### What the task asks
Could you transcribe all the entries exactly, omitting the pictures?

### Supplied material
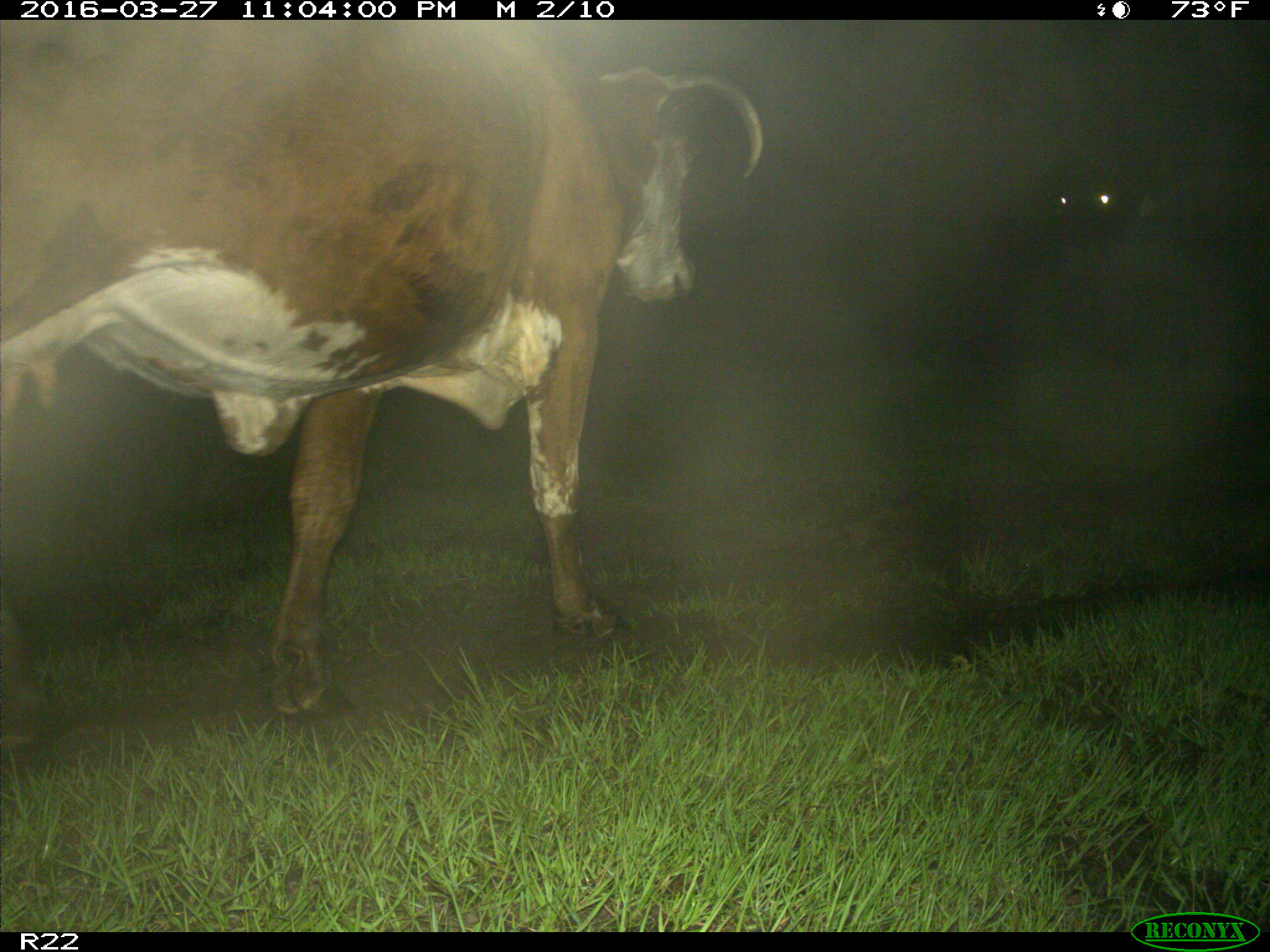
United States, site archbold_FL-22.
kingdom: Animalia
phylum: Chordata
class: Mammalia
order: Artiodactyla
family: Bovidae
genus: Bos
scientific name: Bos taurus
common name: domestic cow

### Answer box
United States, site archbold_FL-22.
kingdom: Animalia
phylum: Chordata
class: Mammalia
order: Artiodactyla
family: Bovidae
genus: Bos
scientific name: Bos taurus
common name: domestic cow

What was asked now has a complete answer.